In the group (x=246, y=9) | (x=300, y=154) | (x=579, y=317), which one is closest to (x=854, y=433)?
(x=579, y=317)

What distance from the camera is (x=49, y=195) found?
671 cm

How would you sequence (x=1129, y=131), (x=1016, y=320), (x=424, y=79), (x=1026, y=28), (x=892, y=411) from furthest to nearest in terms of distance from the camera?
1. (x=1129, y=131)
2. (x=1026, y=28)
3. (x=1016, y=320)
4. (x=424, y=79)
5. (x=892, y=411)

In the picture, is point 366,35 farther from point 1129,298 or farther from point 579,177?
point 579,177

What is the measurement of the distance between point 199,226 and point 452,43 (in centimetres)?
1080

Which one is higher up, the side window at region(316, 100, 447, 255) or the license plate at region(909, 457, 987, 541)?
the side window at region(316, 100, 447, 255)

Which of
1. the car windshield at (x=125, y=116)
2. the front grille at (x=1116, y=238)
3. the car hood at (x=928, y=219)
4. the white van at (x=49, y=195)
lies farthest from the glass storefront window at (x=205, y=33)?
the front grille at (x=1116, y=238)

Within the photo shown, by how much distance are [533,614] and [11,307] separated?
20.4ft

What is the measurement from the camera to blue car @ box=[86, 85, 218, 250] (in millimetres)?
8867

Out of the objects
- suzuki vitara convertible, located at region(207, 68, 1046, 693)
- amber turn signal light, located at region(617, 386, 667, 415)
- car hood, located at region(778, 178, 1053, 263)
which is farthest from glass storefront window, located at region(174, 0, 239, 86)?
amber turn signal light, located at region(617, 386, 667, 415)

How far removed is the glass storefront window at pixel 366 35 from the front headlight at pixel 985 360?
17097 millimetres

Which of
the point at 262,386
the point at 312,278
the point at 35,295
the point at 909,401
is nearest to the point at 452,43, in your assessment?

○ ○ ○ ○ ○

Write out again, word for word, the part of the entries that opens with the line containing "How would you" and runs through the end of the entries.

How would you sequence (x=1129, y=131), (x=1016, y=320), (x=424, y=79), (x=1026, y=28), (x=892, y=411) from furthest to nearest in terms of distance from the camera?
1. (x=1129, y=131)
2. (x=1026, y=28)
3. (x=1016, y=320)
4. (x=424, y=79)
5. (x=892, y=411)

In the picture, is point 366,35 farther from point 1129,298 or farther from point 579,177?
point 579,177

What is the measurement of the distance between point 199,226 and point 452,43 (in centimetres)?
1080

Which one is higher up, the side window at region(316, 100, 447, 255) or the license plate at region(909, 457, 987, 541)?
the side window at region(316, 100, 447, 255)

Which of
1. the car windshield at (x=125, y=116)
2. the front grille at (x=1116, y=238)
3. the car hood at (x=928, y=219)
4. the white van at (x=49, y=195)
lies farthest from the glass storefront window at (x=205, y=33)?
the front grille at (x=1116, y=238)

Within the photo shown, by how much distance are [533,614] and [11,307] separated?
20.4ft

What is the measurement from the camera to blue car @ box=[86, 85, 218, 250] (in millimetres)?
8867

Out of the objects
- suzuki vitara convertible, located at region(207, 68, 1046, 693)
- amber turn signal light, located at region(617, 386, 667, 415)
- car hood, located at region(778, 178, 1053, 263)
which is farthest from glass storefront window, located at region(174, 0, 239, 86)?
amber turn signal light, located at region(617, 386, 667, 415)

How far removed is the glass storefront window at pixel 366 35 from the front headlight at pixel 985 360?
17097 millimetres

Which of
the point at 262,386
the point at 312,278
the point at 35,295
the point at 909,401
is nearest to the point at 452,43, in your assessment?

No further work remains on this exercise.